Desde Bruselas, donde se encuentra por el 172º pleno del Comité Europeo de las Regiones, García-Page ha recordado el contexto económico que atravesaba la región cuando llegó al Gobierno en 2015, todavía condicionada por los efectos de la crisis de 2008 y con unas elevadas cifras de desempleo.
El presidente castellanomanchego ha señalado que en aquel momento trasladó a su partido una condición clara antes de continuar en la primera línea política: “No solo que no sería candidato, sino que pedí a mi partido que no me dejara serlo” si no lograba revertir los datos del paro.
Page ha explicado que aquel planteamiento respondía a una idea que, según sus palabras, “ahora no se estila mucho en la política española: cumplir con la palabra que se le da a la gente”.

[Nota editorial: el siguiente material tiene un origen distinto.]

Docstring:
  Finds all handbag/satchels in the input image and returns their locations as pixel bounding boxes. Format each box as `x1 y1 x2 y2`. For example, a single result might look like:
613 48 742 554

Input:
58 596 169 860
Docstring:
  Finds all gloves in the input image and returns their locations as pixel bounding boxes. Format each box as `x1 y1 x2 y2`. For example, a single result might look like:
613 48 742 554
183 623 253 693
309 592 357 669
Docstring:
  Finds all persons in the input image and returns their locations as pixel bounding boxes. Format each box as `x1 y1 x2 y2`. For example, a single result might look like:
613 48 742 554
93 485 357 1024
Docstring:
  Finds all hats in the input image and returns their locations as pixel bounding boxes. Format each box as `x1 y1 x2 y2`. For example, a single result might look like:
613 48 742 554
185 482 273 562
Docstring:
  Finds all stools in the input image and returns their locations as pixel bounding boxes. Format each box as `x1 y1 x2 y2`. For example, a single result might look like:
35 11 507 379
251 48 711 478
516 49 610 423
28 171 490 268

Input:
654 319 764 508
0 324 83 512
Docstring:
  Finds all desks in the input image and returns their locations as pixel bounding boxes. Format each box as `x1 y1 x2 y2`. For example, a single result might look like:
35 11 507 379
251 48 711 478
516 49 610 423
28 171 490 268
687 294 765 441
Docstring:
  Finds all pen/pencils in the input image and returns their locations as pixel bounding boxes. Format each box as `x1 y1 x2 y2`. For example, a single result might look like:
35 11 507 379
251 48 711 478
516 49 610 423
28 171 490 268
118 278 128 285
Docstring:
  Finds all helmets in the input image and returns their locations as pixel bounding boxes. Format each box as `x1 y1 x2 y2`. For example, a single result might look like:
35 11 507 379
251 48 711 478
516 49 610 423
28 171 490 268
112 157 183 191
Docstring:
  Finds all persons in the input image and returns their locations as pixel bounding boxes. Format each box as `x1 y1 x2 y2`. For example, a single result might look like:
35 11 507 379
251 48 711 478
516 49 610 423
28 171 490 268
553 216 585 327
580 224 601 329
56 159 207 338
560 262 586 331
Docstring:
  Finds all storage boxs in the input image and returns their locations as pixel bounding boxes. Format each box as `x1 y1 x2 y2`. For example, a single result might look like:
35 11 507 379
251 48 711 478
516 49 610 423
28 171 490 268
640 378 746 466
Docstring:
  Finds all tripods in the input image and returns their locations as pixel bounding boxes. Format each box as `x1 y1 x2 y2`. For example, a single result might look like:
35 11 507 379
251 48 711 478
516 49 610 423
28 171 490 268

Once años después de aquella primera investidura, el dirigente socialista ha destacado los resultados obtenidos en materia laboral y ha afirmado que “las cifras de paro están a la mitad y batimos récord en población activa”, con “más de 210.000 personas más”.
Aun así, el presidente regional ha admitido que el trabajo no está terminado. “Estoy satisfecho, aunque no plenamente porque hay que seguir trabajando”, ha señalado, al tiempo que ha defendido que Castilla-La Mancha “sigue creciendo, seguimos atrayendo empresas, seguimos creando empleo, pero hay que continuar dando satisfacción a la gente”.